La columna de Vivir en El Poblado.
La historia comienza algún día de hace setenta años.
Donde ocurren los hechos siempre es primavera. El sol se oculta detrás del
Nutibara y “los últimos reflejos áureos tiñen el Morro de Pandeazúcar”. Suenan
las campanas de Nuestra Señora de la Candelaria. Hay un viento suave. El suelo
lo tapizan flores de guayacán. Los “cachaquitos” se agolpan en las esquinas y
las puertas de los cafés a ver pasar las muchachas. Las empleadas del comercio,
las señoritas de la aristocracia, las solteras, las solteronas y las casadas,
con su esplendor y natural coquetería se apoderan del Parque de Berrío, de las
calles Junín, Ayacucho, Boyacá y Bolívar; se toman el Ley, invaden el Astor y
La Fuente. “Unas contemplan vitrinas; otras levantan novio, y están todas
animadas con esa gracia, donaire y elegancia únicos y exclusivos de la mujer
medellinense, que, dicho sea entre paréntesis, es la más hermosa y más mujer
del mundo entero”.
Con este paisaje impresionista empieza la novela Minas, mulas y mujeres, de Bernardo
Toro, publicada en Medellín, en 1943, por la Tipografía Industrial y, para Juan
Hincapié, una novela tan mala que no me la quiso cobrar. Quizá sea mi tendencia
a llevar la contraria, pero ha sido una de las lecturas más placenteras que he
tenido en años. El encanto de este libro está en su falta de pretensiones.
Cuenta la historia de Paco Miraflores, un hombre honesto, educado, pero ingenuo
para entender las mañas de la mujer que ha decidido engatusarlo. Paco está tan
enamorado de Dolly que, aunque no le gusta bailar, es capaz de pagar por las
fiestas que ella inventa para agasajar a su corte de amigos y pretendientes. Si
el bobo de Paco no se pliega a sus caprichos, Dolly finge un enojo casi siempre
efectivo.
El destino de Paco parece sellado. A pesar de las reservas
que tiene su familia, todo indica que se casará con Dolly. Pero la Providencia
interviene para enviarlo a trabajar en unas minas. Así aparecen las otras dos
“emes” contra las que el difunto padre de Paco le aconsejaba cuidarse: las
tercas mulas —que no a todos obedecen— y las impredecibles minas —que por igual
arruinan o enriquecen.
A juzgar por el título, se podría pensar que esta novela
es parte de la milenaria tradición misógina a la que la misma Biblia pertenece.
Pero a mitad de camino en la historia se produce una curiosa transformación.
Las tres emes dan lugar a una reflexión sobre el valor pedagógico de la
experiencia y la adversidad. Al regresar a Medellín, nuestro héroe descubre que
su novia lo ha estado engañando y decide romper con ella. De nada sirven los
intentos de la coqueta para volver a enlazarlo.
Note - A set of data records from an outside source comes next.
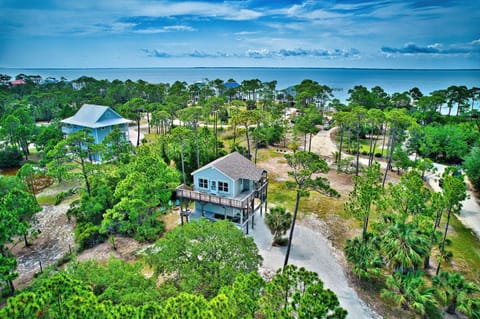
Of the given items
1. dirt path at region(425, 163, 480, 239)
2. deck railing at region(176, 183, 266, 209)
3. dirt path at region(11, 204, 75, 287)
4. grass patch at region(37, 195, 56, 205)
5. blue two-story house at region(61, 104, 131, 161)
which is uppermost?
blue two-story house at region(61, 104, 131, 161)

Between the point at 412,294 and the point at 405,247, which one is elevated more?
the point at 405,247

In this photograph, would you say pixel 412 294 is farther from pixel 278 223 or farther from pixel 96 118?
pixel 96 118

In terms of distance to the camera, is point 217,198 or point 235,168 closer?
point 217,198

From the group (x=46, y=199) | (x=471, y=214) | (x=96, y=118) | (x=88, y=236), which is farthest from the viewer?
(x=96, y=118)

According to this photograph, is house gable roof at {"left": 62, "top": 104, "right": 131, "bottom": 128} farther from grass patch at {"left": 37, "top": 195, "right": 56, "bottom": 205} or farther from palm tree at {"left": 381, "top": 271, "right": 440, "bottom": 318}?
palm tree at {"left": 381, "top": 271, "right": 440, "bottom": 318}

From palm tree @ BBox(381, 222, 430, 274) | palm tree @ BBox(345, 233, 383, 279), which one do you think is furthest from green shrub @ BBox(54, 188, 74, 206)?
palm tree @ BBox(381, 222, 430, 274)

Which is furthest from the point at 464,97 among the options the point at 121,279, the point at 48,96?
the point at 48,96

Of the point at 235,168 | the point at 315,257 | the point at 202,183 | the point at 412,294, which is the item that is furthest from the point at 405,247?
the point at 202,183
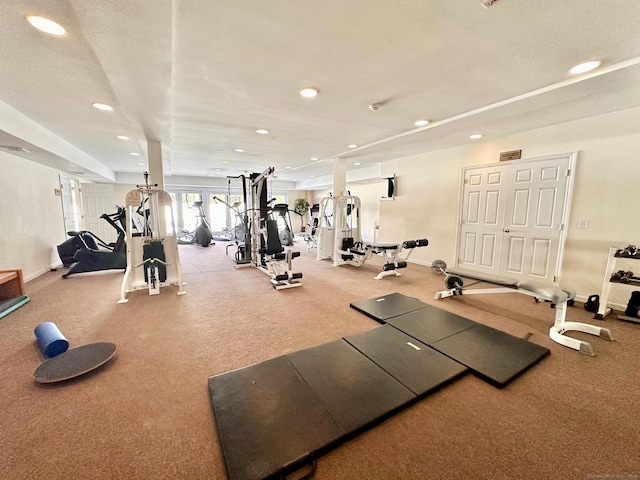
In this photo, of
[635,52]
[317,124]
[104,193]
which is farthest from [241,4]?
[104,193]

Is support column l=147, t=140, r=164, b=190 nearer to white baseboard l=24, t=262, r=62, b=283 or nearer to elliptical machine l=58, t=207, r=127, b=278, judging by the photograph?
elliptical machine l=58, t=207, r=127, b=278

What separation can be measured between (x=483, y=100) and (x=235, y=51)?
2.69 meters

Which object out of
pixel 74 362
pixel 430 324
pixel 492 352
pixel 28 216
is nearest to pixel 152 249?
pixel 74 362

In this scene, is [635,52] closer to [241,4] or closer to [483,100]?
[483,100]

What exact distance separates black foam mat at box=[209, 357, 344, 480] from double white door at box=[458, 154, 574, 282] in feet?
13.8

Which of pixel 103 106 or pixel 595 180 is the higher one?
pixel 103 106

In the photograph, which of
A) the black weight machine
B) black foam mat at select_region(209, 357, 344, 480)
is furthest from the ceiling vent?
black foam mat at select_region(209, 357, 344, 480)

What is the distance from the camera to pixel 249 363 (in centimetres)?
210

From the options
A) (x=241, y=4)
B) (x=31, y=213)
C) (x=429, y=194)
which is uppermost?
(x=241, y=4)

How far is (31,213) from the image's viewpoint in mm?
4512

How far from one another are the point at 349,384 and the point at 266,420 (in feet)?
2.05

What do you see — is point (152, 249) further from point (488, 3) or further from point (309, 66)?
point (488, 3)

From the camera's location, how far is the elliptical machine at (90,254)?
475 centimetres

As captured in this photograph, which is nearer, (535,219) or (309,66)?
(309,66)
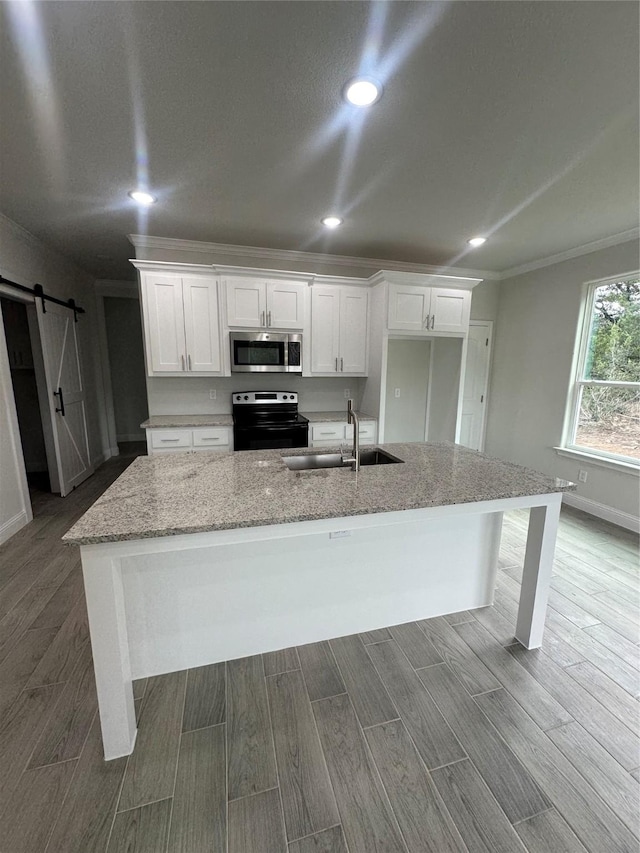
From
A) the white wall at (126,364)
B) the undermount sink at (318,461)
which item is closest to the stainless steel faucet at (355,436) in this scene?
the undermount sink at (318,461)

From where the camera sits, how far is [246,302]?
11.5 ft

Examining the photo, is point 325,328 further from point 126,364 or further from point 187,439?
point 126,364

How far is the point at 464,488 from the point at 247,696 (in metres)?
1.36

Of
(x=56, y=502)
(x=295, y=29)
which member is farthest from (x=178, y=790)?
(x=56, y=502)

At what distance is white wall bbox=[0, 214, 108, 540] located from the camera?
2.97 meters

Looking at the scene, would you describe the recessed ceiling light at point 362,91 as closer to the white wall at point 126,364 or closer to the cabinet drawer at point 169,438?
the cabinet drawer at point 169,438

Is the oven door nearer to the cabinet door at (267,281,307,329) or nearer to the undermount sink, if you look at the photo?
the cabinet door at (267,281,307,329)

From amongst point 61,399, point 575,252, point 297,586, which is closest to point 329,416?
point 297,586

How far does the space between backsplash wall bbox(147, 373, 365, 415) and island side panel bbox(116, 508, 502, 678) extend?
253 cm

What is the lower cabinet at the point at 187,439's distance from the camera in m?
3.37

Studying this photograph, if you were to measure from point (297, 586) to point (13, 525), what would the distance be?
279cm

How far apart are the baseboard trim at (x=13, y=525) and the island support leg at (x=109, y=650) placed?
2381mm

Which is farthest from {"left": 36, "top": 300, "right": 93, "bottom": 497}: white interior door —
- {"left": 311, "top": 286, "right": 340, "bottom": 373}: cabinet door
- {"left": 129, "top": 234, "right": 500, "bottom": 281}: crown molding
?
{"left": 311, "top": 286, "right": 340, "bottom": 373}: cabinet door

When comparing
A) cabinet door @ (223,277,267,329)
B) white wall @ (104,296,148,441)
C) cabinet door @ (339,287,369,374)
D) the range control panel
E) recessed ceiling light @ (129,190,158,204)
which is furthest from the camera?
white wall @ (104,296,148,441)
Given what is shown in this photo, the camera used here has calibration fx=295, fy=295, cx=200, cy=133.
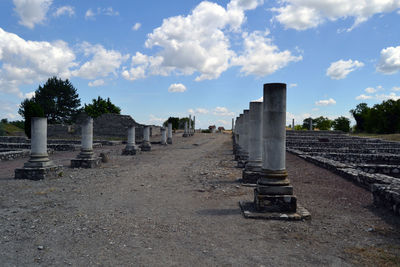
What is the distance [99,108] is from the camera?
61.9 m

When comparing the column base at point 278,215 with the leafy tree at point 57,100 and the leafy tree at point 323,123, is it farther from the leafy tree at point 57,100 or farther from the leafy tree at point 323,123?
the leafy tree at point 323,123

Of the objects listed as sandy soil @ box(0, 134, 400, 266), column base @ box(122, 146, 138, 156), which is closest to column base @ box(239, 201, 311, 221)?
sandy soil @ box(0, 134, 400, 266)

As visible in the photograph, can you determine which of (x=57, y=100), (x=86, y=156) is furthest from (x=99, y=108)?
(x=86, y=156)

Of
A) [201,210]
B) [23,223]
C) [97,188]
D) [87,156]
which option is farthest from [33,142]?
[201,210]

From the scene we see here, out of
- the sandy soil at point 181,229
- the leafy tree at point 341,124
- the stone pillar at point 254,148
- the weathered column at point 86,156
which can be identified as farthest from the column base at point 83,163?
the leafy tree at point 341,124

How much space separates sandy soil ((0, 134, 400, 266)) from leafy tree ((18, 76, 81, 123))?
54.2 m

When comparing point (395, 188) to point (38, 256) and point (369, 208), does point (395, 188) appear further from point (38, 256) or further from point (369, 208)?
point (38, 256)

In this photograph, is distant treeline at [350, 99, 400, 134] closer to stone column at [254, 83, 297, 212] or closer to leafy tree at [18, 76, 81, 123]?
stone column at [254, 83, 297, 212]

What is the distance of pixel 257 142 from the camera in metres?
9.50

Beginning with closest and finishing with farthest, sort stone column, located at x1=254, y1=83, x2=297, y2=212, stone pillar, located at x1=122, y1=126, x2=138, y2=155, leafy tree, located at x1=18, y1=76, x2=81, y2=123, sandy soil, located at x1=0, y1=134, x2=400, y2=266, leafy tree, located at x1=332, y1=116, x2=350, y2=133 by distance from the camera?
sandy soil, located at x1=0, y1=134, x2=400, y2=266
stone column, located at x1=254, y1=83, x2=297, y2=212
stone pillar, located at x1=122, y1=126, x2=138, y2=155
leafy tree, located at x1=18, y1=76, x2=81, y2=123
leafy tree, located at x1=332, y1=116, x2=350, y2=133

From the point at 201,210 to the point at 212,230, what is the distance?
1.22 metres

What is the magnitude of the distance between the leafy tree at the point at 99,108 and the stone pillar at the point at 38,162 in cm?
5274

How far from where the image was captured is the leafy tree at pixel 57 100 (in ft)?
187

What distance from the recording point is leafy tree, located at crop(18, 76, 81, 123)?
5688cm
Tras unos pocos días de dolor,
Paco empieza a fijarse en Rocío, una chica cercana a la familia, buena, hermosa
e inteligente, a la que conocía desde niña. La novela concluye con unos
deliciosos cuadros de costumbres donde podemos apreciar en detalle las
navidades de principios de los años cuarenta.
Quizá el final feliz de esta historia le reste puntos en
un país donde preferimos las estirpes condenadas y los amores imposibles. Es
posible que el par de prólogos elogiosos produzca un efecto contrario al
deseado. Pero lo cierto es que esta obra de Bernardo Toro debería ser leída y
estudiada como una de las pioneras de nuestra novela urbana y de los géneros híbridos
entre el periodismo y la ficción. En ella abundan personajes reales de una
ciudad que hace mucho dejó de existir. Su lenguaje es fino, rescata joyas
verbales. Sus escenas son bien logradas. Si no es una obra maestra es porque
nunca se propuso serlo. Seamos justos, mi querido don Juan, comparada con la
prosa “entelerida” que hoy en día nos quieren meter por literatura, Minas,
mulas y mujeres es un verdadero clásico.
Publicado en Vivir en El Poblado en abril 16 de 2015.